__Challenge__.
Using the entries below, return word for word the lines from the one containing "In the photo presented, given" up to and including the last.

(Collected data)
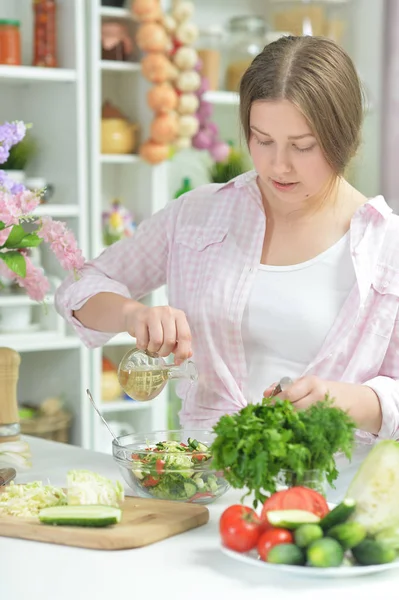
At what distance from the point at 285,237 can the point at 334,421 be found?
700 mm

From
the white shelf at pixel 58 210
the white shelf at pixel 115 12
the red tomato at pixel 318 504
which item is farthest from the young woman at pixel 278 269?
the white shelf at pixel 115 12

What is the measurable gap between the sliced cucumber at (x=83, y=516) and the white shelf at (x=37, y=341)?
2.00 metres

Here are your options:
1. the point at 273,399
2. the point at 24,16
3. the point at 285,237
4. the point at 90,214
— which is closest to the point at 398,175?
the point at 90,214

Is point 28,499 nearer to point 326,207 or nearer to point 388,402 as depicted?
point 388,402

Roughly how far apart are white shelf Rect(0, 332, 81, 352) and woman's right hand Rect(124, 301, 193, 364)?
1751 mm

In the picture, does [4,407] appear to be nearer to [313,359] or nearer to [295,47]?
[313,359]

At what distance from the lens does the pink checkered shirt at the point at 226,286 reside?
5.85 feet

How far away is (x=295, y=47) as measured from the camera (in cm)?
173

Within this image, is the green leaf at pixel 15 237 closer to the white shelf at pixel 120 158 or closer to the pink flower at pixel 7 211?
the pink flower at pixel 7 211

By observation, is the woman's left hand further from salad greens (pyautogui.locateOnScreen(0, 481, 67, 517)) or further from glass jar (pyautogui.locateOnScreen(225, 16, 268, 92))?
glass jar (pyautogui.locateOnScreen(225, 16, 268, 92))

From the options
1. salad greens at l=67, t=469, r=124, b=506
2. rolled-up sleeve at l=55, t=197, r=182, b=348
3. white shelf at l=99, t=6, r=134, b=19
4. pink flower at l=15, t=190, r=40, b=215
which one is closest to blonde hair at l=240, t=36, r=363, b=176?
rolled-up sleeve at l=55, t=197, r=182, b=348

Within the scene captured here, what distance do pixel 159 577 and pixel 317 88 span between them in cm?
87

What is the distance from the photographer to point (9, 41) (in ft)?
10.7

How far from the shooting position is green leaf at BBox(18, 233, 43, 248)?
5.30 ft
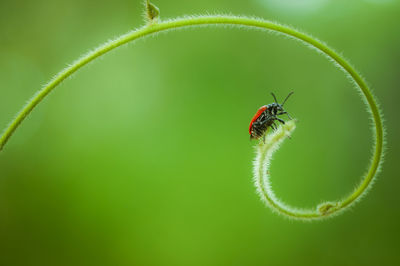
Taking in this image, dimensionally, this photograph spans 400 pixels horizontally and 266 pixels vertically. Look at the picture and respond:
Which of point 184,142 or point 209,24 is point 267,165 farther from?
point 184,142

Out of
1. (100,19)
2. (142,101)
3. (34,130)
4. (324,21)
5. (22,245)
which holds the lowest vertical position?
(22,245)

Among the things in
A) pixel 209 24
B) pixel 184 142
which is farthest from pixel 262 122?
pixel 184 142

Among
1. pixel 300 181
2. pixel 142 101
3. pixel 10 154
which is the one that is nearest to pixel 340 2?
pixel 300 181

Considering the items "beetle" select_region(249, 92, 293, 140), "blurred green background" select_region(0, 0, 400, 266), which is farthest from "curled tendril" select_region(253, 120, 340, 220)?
"blurred green background" select_region(0, 0, 400, 266)

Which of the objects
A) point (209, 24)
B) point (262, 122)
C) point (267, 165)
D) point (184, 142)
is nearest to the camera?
point (209, 24)

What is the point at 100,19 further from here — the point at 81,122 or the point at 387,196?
the point at 387,196

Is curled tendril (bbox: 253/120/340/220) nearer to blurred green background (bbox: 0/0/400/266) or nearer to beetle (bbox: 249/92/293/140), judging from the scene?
beetle (bbox: 249/92/293/140)

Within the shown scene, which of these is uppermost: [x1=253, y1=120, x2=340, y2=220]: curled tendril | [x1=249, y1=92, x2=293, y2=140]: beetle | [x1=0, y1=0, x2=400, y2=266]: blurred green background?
[x1=0, y1=0, x2=400, y2=266]: blurred green background

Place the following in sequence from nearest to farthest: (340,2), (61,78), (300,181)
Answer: (61,78) → (300,181) → (340,2)
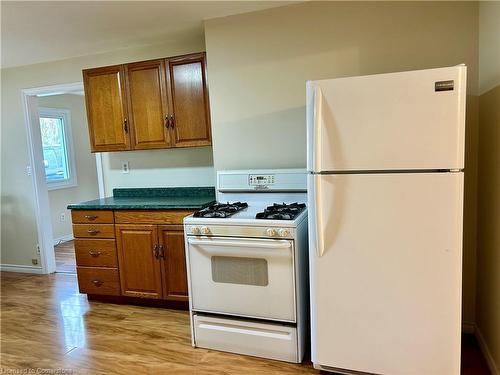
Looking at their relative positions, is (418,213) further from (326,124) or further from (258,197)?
(258,197)

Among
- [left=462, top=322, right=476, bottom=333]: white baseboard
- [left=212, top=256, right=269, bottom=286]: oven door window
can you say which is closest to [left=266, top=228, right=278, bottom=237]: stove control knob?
[left=212, top=256, right=269, bottom=286]: oven door window

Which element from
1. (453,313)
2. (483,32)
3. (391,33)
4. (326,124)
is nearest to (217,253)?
(326,124)

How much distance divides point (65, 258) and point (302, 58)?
3.95 m

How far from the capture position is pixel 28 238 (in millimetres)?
4109

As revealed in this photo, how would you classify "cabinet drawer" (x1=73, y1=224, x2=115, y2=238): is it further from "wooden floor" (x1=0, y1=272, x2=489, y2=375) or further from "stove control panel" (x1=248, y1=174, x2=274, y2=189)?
"stove control panel" (x1=248, y1=174, x2=274, y2=189)

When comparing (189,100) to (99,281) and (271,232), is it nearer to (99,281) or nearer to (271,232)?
(271,232)

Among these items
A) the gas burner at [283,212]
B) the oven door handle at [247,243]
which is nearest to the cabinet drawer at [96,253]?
the oven door handle at [247,243]

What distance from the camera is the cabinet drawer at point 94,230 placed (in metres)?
3.02

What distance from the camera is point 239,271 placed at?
220 cm

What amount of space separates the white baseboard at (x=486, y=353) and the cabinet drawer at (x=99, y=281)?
8.82 feet

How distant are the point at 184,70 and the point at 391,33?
5.17ft

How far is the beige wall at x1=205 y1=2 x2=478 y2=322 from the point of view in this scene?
2271 millimetres

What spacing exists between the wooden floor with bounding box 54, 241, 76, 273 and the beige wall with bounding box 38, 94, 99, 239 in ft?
0.95

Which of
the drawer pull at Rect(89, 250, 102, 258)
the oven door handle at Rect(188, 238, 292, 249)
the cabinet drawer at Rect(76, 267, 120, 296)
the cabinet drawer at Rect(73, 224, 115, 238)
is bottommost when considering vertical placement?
the cabinet drawer at Rect(76, 267, 120, 296)
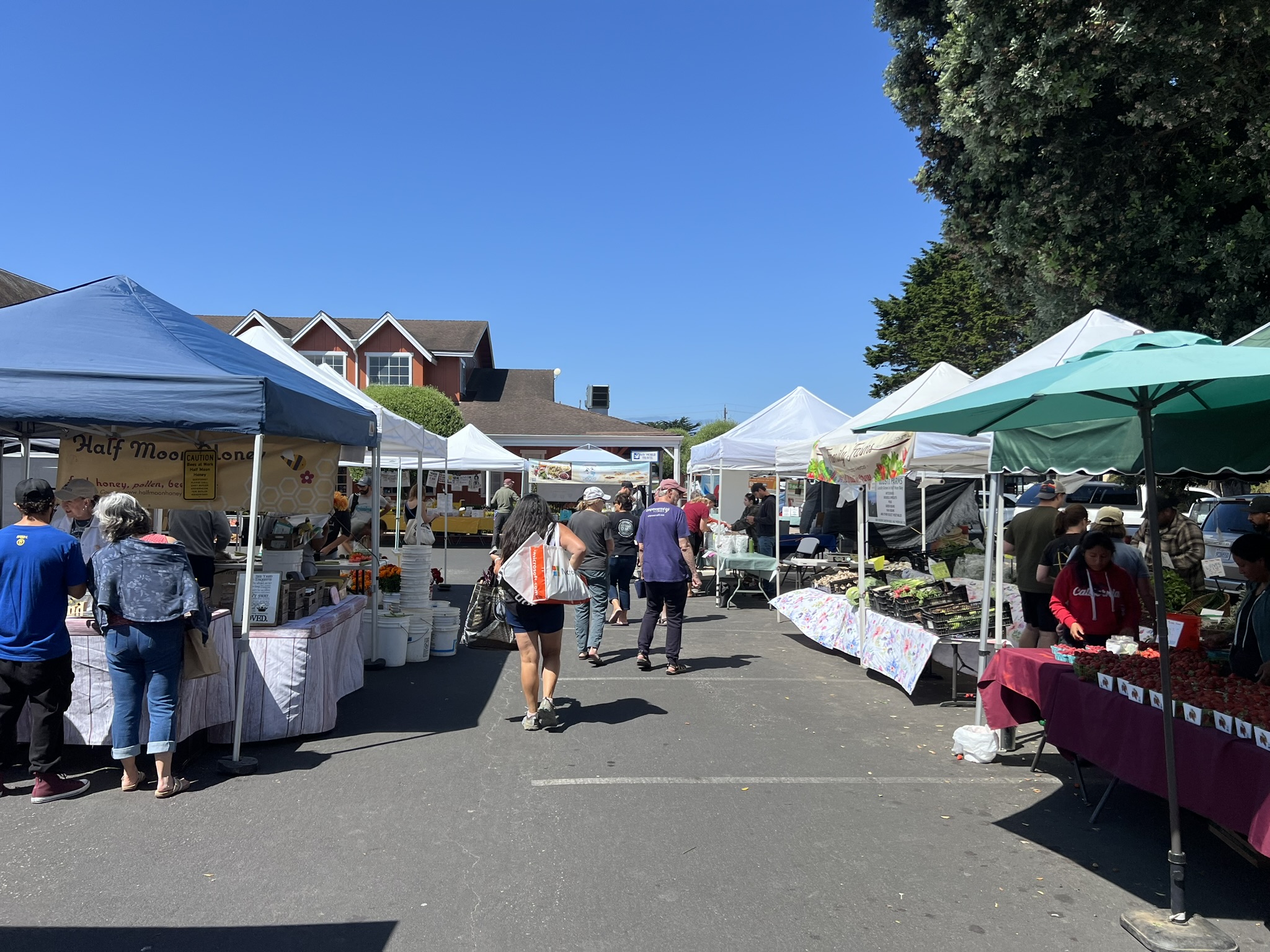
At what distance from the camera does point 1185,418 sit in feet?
20.6

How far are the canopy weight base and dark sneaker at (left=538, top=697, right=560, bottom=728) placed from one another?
1941mm

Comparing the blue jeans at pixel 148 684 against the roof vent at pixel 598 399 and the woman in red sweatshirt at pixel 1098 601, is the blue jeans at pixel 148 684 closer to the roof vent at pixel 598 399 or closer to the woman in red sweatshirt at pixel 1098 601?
the woman in red sweatshirt at pixel 1098 601

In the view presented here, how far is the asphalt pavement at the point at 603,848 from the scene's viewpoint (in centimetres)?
351

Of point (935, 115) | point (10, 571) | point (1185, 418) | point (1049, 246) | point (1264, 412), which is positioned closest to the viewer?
point (10, 571)

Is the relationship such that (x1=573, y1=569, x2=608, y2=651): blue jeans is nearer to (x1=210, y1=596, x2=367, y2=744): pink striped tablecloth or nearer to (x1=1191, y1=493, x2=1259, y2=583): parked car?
(x1=210, y1=596, x2=367, y2=744): pink striped tablecloth

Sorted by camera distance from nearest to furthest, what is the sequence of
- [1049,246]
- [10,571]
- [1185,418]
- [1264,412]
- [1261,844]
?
[1261,844] < [10,571] < [1264,412] < [1185,418] < [1049,246]

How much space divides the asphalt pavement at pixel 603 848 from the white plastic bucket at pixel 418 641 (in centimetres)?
221

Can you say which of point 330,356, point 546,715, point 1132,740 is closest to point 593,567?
point 546,715

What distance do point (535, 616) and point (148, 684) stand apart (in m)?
2.42

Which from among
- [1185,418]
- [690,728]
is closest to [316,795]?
[690,728]

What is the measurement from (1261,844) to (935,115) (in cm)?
1068

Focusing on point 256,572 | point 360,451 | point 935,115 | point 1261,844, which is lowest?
point 1261,844

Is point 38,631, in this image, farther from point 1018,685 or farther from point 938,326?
point 938,326

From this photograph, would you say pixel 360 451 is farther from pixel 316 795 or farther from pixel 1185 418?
pixel 1185 418
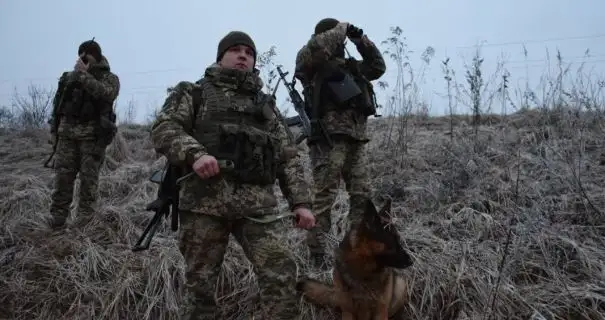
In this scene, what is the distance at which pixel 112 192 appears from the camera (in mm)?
5621

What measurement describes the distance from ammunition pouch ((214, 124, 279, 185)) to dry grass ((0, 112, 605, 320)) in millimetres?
446

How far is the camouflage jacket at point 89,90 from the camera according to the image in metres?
4.57

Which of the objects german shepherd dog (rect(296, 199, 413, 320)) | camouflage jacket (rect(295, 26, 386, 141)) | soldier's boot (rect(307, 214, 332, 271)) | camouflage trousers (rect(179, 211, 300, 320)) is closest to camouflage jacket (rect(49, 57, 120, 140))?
camouflage jacket (rect(295, 26, 386, 141))

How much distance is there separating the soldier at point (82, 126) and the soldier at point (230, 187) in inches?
107

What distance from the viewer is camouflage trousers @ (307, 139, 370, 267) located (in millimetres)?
3574

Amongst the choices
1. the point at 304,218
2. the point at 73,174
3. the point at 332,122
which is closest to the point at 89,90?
the point at 73,174

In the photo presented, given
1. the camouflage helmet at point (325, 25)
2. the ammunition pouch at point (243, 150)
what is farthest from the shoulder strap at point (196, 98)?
the camouflage helmet at point (325, 25)

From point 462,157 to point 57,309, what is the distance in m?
4.21

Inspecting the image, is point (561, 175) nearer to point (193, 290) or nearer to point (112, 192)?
point (193, 290)

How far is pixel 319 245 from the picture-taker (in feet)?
11.7

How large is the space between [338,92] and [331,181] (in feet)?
2.41

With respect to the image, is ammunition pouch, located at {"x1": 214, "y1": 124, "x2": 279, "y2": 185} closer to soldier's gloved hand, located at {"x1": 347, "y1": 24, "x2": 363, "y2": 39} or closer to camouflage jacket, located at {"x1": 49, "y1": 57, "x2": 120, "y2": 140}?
soldier's gloved hand, located at {"x1": 347, "y1": 24, "x2": 363, "y2": 39}

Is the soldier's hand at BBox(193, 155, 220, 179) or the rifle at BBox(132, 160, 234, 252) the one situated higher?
the soldier's hand at BBox(193, 155, 220, 179)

__Finished answer__.
In the photo presented, given
1. the camouflage helmet at point (325, 25)
2. the ammunition pouch at point (243, 150)
what is farthest from the shoulder strap at point (196, 98)?
the camouflage helmet at point (325, 25)

From point 462,157 to point 57,309, what is the distance in m?
4.21

Inspecting the image, is point (561, 175) nearer to point (193, 290) or nearer to point (112, 192)?
point (193, 290)

How far is pixel 319 245 from the picture-taker (in feet)?
11.7

How large is the space between [338,92] and [331,181] (in feet)?
2.41

With respect to the image, is ammunition pouch, located at {"x1": 214, "y1": 124, "x2": 279, "y2": 185} closer to soldier's gloved hand, located at {"x1": 347, "y1": 24, "x2": 363, "y2": 39} or closer to camouflage jacket, located at {"x1": 49, "y1": 57, "x2": 120, "y2": 140}?
soldier's gloved hand, located at {"x1": 347, "y1": 24, "x2": 363, "y2": 39}

Is the soldier's hand at BBox(193, 155, 220, 179) or the rifle at BBox(132, 160, 234, 252) the one situated higher?
the soldier's hand at BBox(193, 155, 220, 179)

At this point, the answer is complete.